**Records for the exercise:**
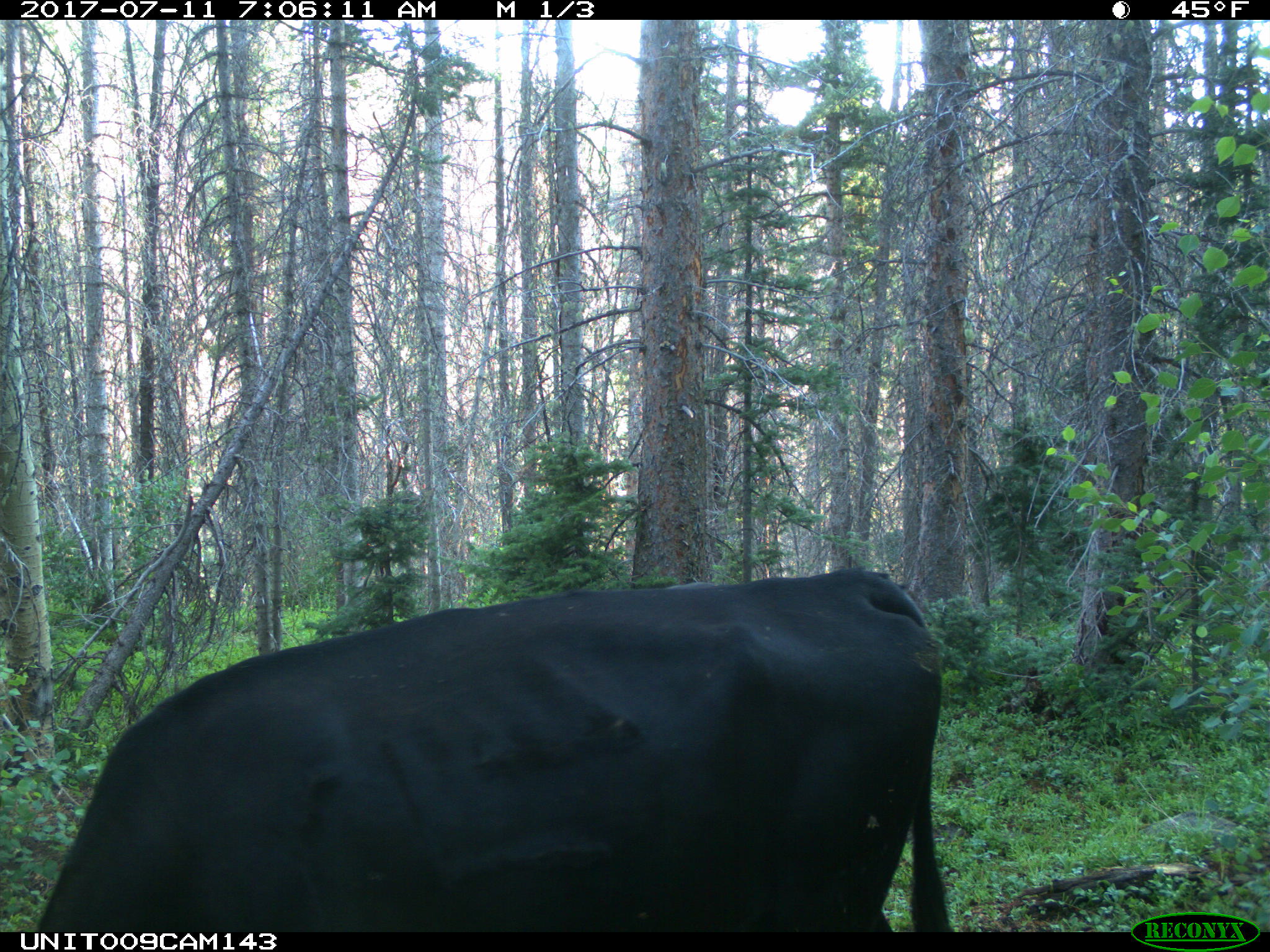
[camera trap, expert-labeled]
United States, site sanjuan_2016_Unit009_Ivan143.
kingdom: Animalia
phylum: Chordata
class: Mammalia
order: Artiodactyla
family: Bovidae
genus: Bos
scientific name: Bos taurus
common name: domestic cow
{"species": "Bos taurus (domestic cow)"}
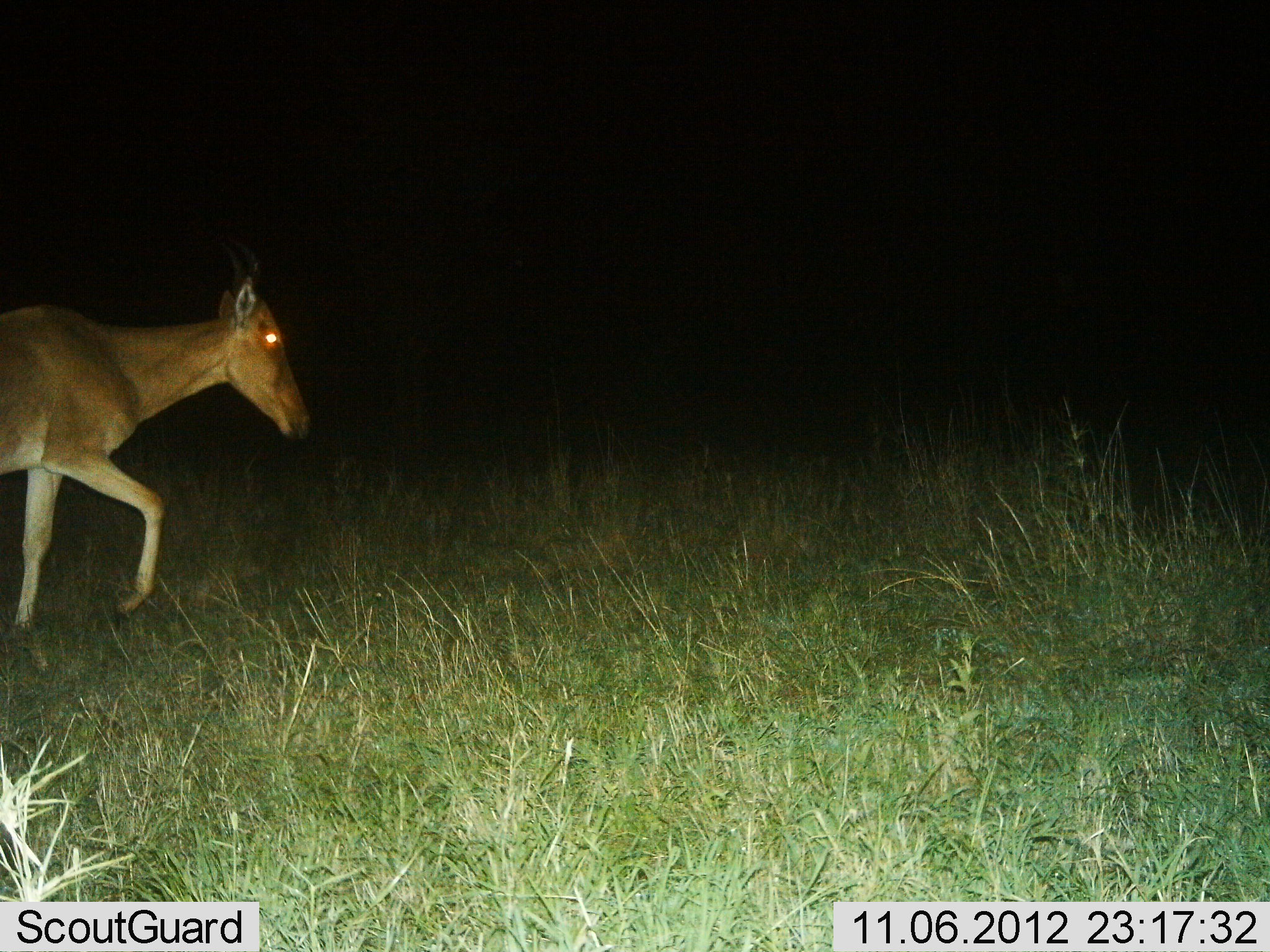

**To do:** Word for word, give again the lines from the line with "class: Mammalia" through the end of the records above, with both ends included and the pictures left out.

**Solved problem:**
class: Mammalia
order: Artiodactyla
family: Bovidae
genus: Bos
scientific name: Bos taurus
common name: domestic cow
{"species": "Bos taurus (domestic cow)"}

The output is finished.